Reproduce the passage on linearity of the derivative verbatim, from "# 3.2: Linearity" up to and including "through the function.".

─── Provided text ───

# 3.2: Linearity of the Derivative

\( \newcommand{\vecs}[1]{\overset { \scriptstyle \rightharpoonup} {\mathbf{#1}} } \)

\( \newcommand{\vecd}[1]{\overset{-\!-\!\rightharpoonup}{\vphantom{a}\smash {#1}}} \)

An operation is linear if it behaves "nicely'' with respect to multiplication by a constant and addition. The name comes from the equation of a line through the origin, \(f(x)=mx\), and the following two properties of this equation. First, \(f(cx)=m(cx)=c(mx)=cf(x)\), so the constant \(c\) can be "moved outside'' or "moved through'' the function \(f\). Second, \(f(x+y)=m(x+y)=mx+my= f(x)+f(y)\), so the addition symbol likewise can be moved through the function.

─── Dataset records ───

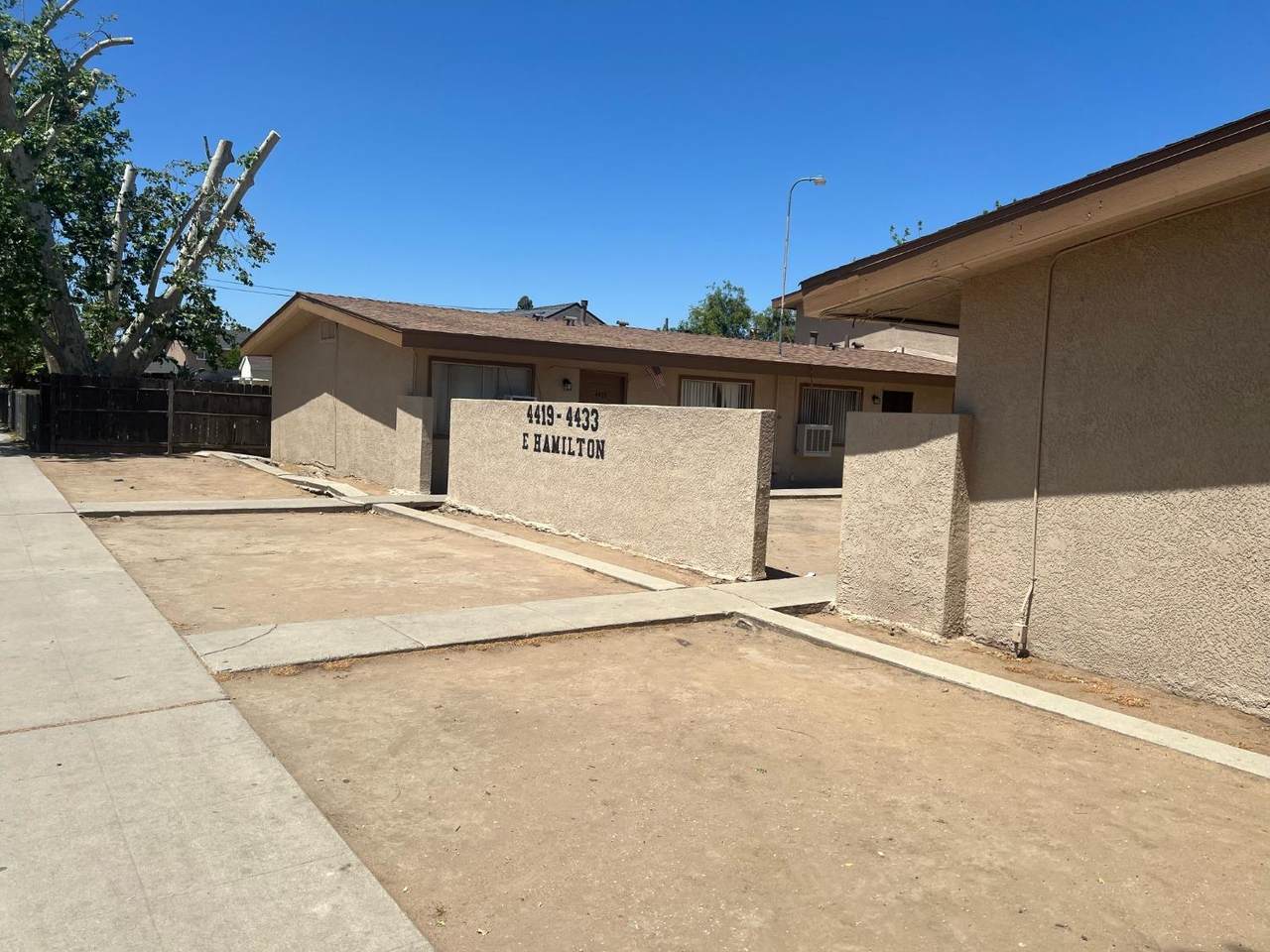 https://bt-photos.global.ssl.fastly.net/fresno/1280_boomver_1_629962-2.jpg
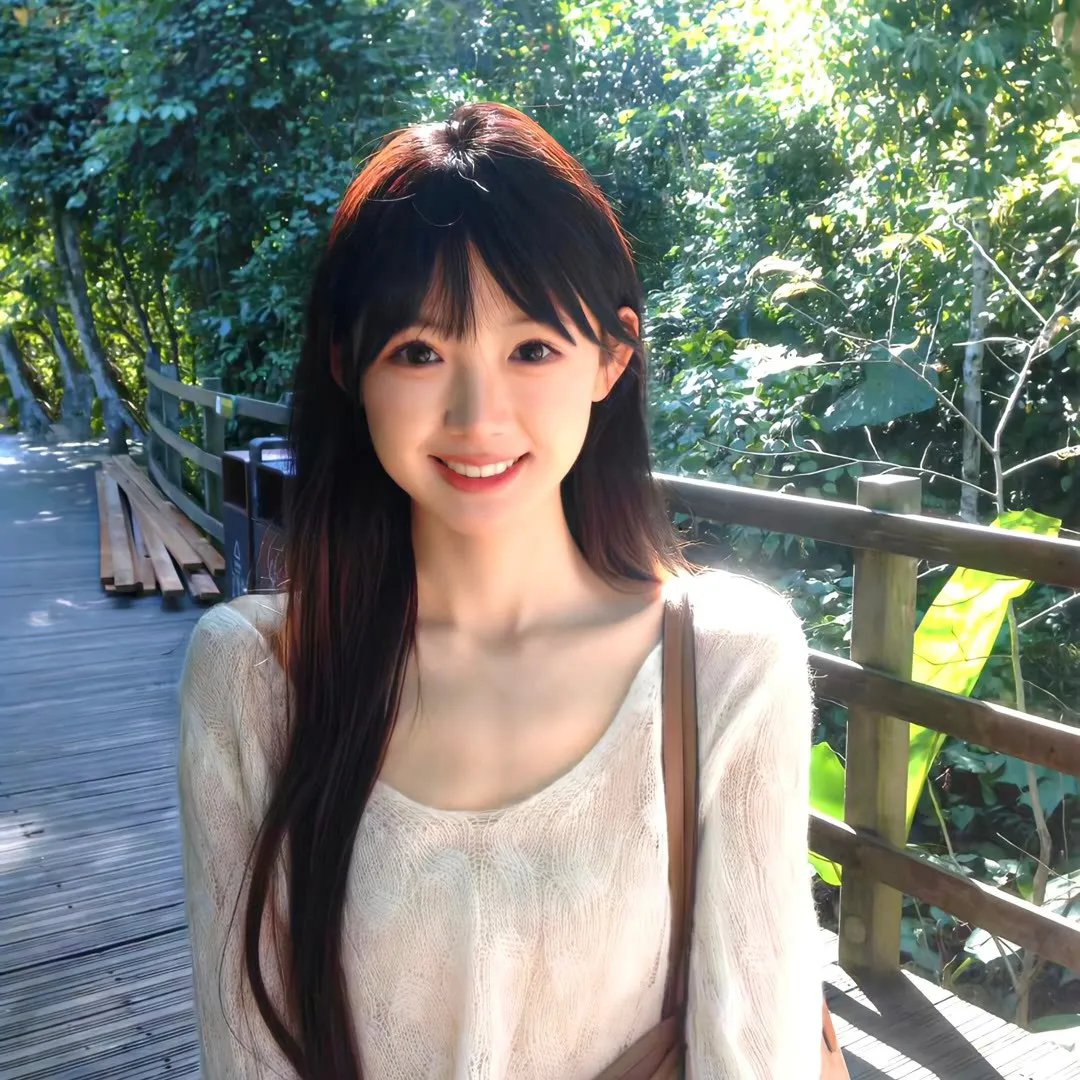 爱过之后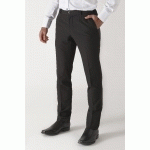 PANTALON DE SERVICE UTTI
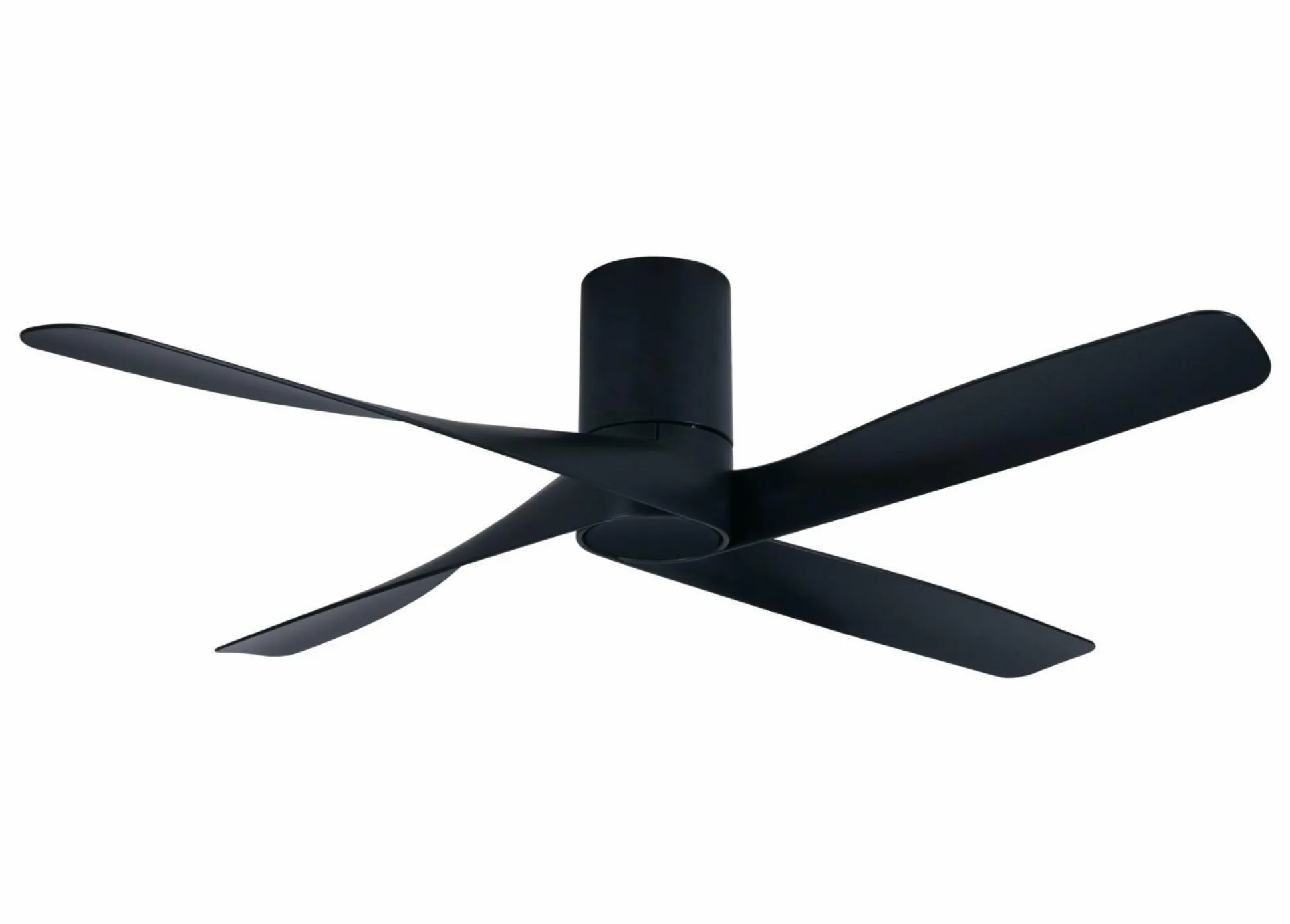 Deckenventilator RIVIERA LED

───
─── Dataset records ───

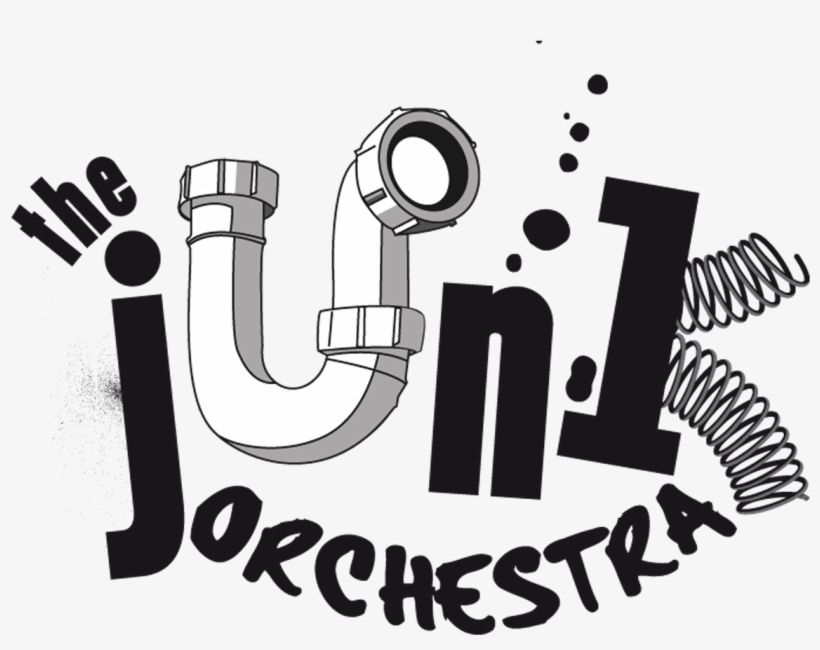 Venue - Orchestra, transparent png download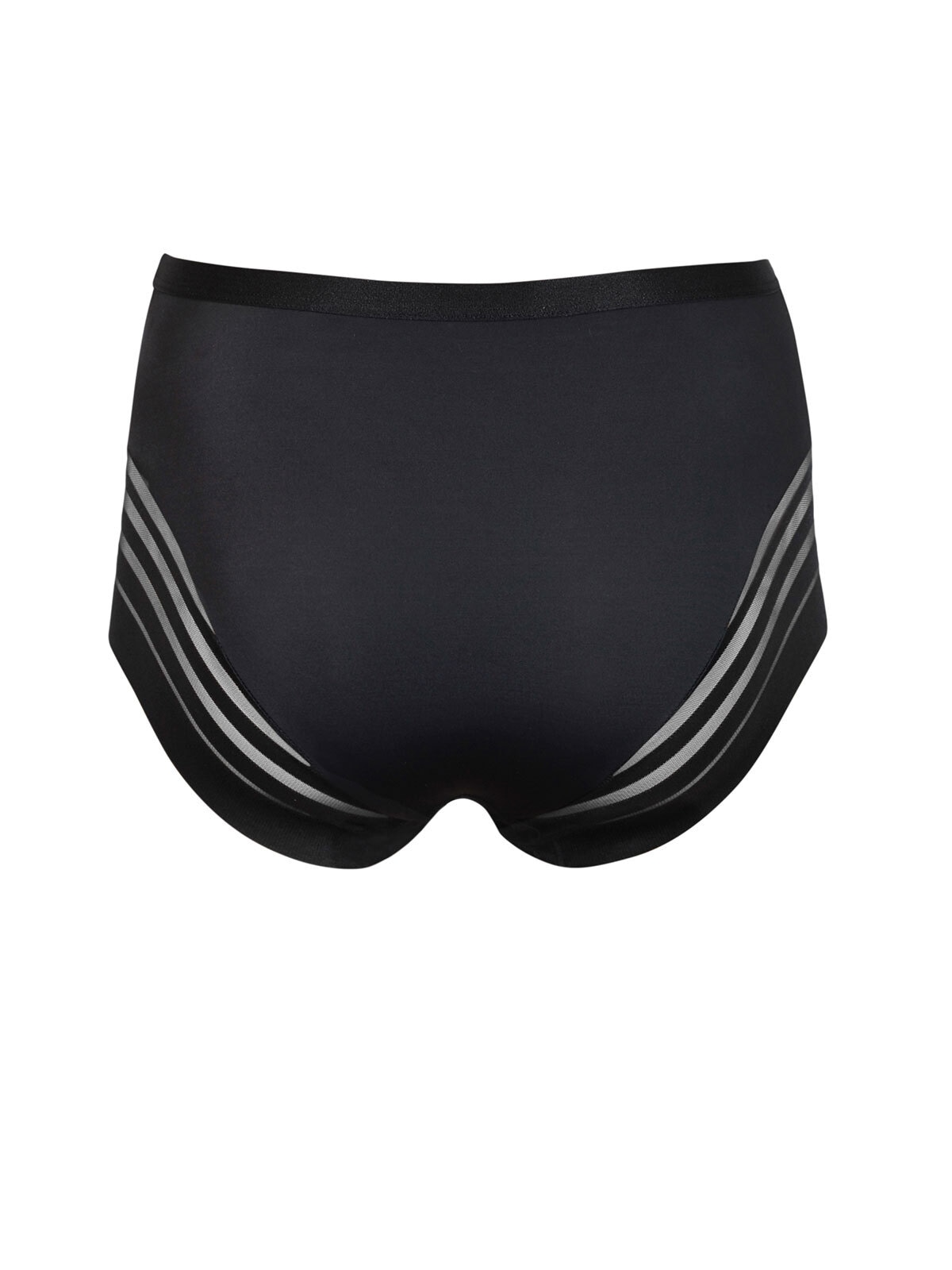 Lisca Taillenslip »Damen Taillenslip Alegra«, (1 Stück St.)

───

=== Expected answer ===
# 3.2: Linearity of the Derivative

\( \newcommand{\vecs}[1]{\overset { \scriptstyle \rightharpoonup} {\mathbf{#1}} } \)

\( \newcommand{\vecd}[1]{\overset{-\!-\!\rightharpoonup}{\vphantom{a}\smash {#1}}} \)

An operation is linear if it behaves "nicely'' with respect to multiplication by a constant and addition. The name comes from the equation of a line through the origin, \(f(x)=mx\), and the following two properties of this equation. First, \(f(cx)=m(cx)=c(mx)=cf(x)\), so the constant \(c\) can be "moved outside'' or "moved through'' the function \(f\). Second, \(f(x+y)=m(x+y)=mx+my= f(x)+f(y)\), so the addition symbol likewise can be moved through the function.